The Justice Department “tried very high-level state and cartel officials for drug conspiracies, and those prosecutions have absolutely failed in holding those individuals accountable for the violence they perpetrated in their countries of origin, and that is a horrendous omission,” Altholz, who authored a detailed report about the extraditions, told The Intercept. Individuals responsible for hundreds of murders were tried in the U.S. “for pounds and ounces,” she added. “That’s an enormous disservice to the victims and their families in Colombia. It’s a denial of the value of their lives.”

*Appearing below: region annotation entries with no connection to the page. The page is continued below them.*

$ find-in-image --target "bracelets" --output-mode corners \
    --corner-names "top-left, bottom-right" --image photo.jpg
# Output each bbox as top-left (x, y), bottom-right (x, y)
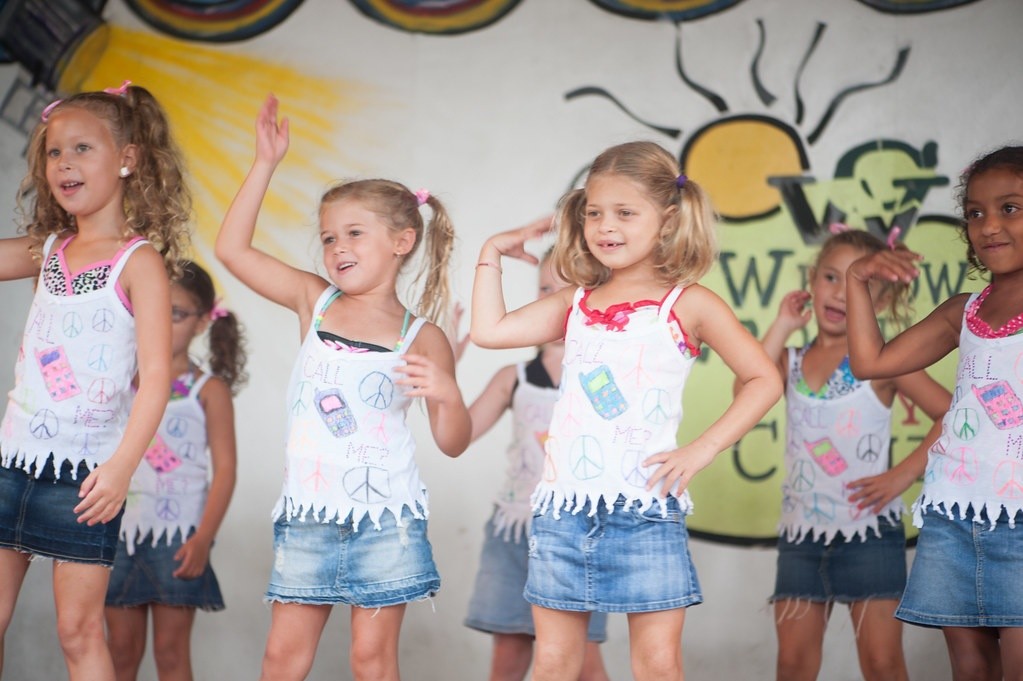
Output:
top-left (475, 262), bottom-right (503, 274)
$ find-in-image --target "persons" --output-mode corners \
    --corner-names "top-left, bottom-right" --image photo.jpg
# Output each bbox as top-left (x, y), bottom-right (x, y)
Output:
top-left (847, 146), bottom-right (1023, 681)
top-left (445, 142), bottom-right (784, 680)
top-left (0, 80), bottom-right (242, 681)
top-left (213, 92), bottom-right (471, 680)
top-left (730, 222), bottom-right (954, 681)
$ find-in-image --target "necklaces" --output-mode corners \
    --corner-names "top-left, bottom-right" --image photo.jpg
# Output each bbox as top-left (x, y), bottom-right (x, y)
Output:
top-left (966, 283), bottom-right (1023, 339)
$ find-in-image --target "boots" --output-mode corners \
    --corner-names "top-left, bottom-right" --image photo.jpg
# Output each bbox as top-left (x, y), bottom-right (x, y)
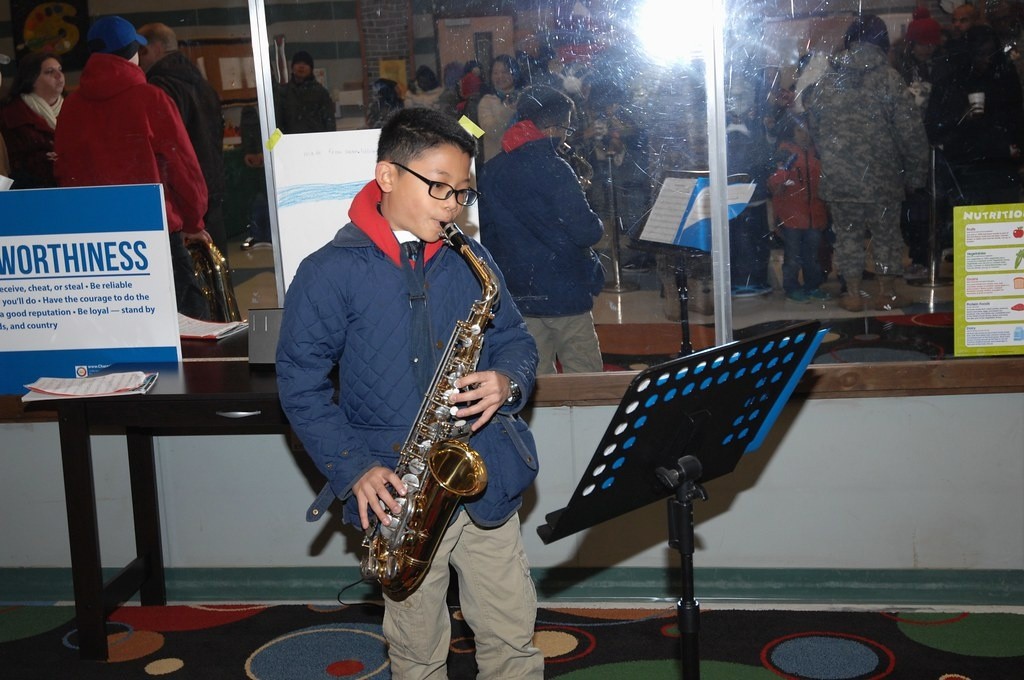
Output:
top-left (838, 277), bottom-right (863, 311)
top-left (687, 277), bottom-right (714, 316)
top-left (871, 275), bottom-right (912, 310)
top-left (657, 271), bottom-right (681, 321)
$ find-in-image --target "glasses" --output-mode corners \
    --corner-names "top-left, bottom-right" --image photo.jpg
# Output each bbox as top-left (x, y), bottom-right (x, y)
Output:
top-left (545, 124), bottom-right (575, 136)
top-left (389, 161), bottom-right (482, 206)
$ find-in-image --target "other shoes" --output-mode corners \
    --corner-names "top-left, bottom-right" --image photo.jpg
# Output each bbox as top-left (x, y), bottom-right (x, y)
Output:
top-left (621, 254), bottom-right (656, 272)
top-left (939, 261), bottom-right (952, 279)
top-left (903, 264), bottom-right (936, 283)
top-left (240, 236), bottom-right (256, 250)
top-left (837, 271), bottom-right (874, 282)
top-left (785, 289), bottom-right (809, 304)
top-left (732, 282), bottom-right (773, 298)
top-left (807, 288), bottom-right (829, 300)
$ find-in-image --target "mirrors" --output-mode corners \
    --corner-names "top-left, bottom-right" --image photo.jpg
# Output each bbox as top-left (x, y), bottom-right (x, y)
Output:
top-left (0, 0), bottom-right (1024, 363)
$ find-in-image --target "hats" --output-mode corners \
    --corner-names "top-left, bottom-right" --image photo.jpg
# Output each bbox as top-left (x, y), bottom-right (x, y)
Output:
top-left (86, 15), bottom-right (148, 53)
top-left (375, 79), bottom-right (397, 99)
top-left (906, 5), bottom-right (943, 45)
top-left (845, 14), bottom-right (890, 54)
top-left (292, 51), bottom-right (314, 69)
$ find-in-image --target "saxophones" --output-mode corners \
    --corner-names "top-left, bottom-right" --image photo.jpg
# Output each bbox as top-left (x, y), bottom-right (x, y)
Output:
top-left (356, 220), bottom-right (503, 603)
top-left (182, 237), bottom-right (242, 323)
top-left (558, 140), bottom-right (594, 193)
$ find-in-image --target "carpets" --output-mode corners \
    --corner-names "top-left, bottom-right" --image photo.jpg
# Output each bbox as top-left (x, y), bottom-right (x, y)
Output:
top-left (553, 310), bottom-right (956, 374)
top-left (0, 604), bottom-right (1024, 680)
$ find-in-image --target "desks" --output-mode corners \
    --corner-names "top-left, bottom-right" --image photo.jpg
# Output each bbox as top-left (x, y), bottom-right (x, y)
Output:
top-left (27, 362), bottom-right (340, 663)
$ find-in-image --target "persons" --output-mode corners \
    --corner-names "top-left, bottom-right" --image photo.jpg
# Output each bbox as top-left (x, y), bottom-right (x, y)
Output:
top-left (277, 107), bottom-right (544, 680)
top-left (0, 0), bottom-right (1024, 377)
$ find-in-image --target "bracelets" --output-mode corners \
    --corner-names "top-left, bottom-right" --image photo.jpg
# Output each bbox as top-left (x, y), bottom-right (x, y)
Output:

After a seven-year legal battle, Altholz managed to get the family of Julio Henríquez Santamaría, another Colombian community activist slain by the paramilitaries, to testify in the narcotrafficking case against the extradited leader responsible for his torture and death, Hernán Giraldo Serna. Altholz’s clients were the first foreign victims of a drug conspiracy to be recognized by a U.S. court.
Meanwhile, extradition to the U.S. became a sought-after solution for Colombians facing serious criminal charges back home — a reversal of what had long been steadfast opposition to being transferred to the U.S. to face justice. “In the 1990s, one of the main crusades of drug traffickers such as Pablo Escobar and people from the Cali Cartel was against extradition. People had this mental framework that extradition was the worst thing that could happen to you,” said Marín López, the human rights researcher. “But drug traffickers today find that extradition is the most lenient penalty they can get: Because they can make some kind of deal with the [U.S.] Justice Department, they can maintain their assets in their country, and they can have some special protection in the United States. Right now, it’s a very good deal to be extradited.”
Neither the demobilization nor the extradition of top paramilitary leaders succeeded in putting an end to Colombia’s paramilitary violence. Several units regrouped under what is known as “successor groups,” which Colombian authorities have described as bandas criminales, or criminal bands, without any reference to their connection to the interests of local political and economic elites. The U.S., whose ongoing security assistance to Colombia requires that its beneficiaries do not collude with such groups, went along with the rebranding, which essentially obscured the true nature of these groups.
“They wanted to take out the political aspect of it, and basically say, ‘These are a bunch of criminals, there’s no connection to any policy, or any ideology.’ … Like, all of a sudden, they are these random criminals. Well, they’re not,” Sánchez-Garzoli, of WOLA, told The Intercept, noting that following the demobilization, the State Department has largely stopped referring to paramilitarism in Colombia. “To put it bluntly, the U.S. whitewashed the concept that there are paramilitaries.”
Far from recognizing their own role in contributing to the problem by training and funding Colombian state forces at a time when they operated closely with the paramilitaries, U.S. officials have largely regarded Plan Colombia as a successful initiative to be replicated elsewhere, noted Sánchez-Garzoli.
Like Macaco, several of the paramilitary commanders extradited to the U.S. have completed the reduced sentences they won through plea deals with the Justice Department. While some have returned to Colombia, others have built new lives in the U.S. As of last year, Colombian officials did not know the status of at least eight paramilitary leaders extradited to the U.S., according to local reports.
“What happened in Colombia is certainly the responsibility of Colombian leaders and society,” said Altholz. “But also of the United States. Anywhere you look, you’ll see the United States.”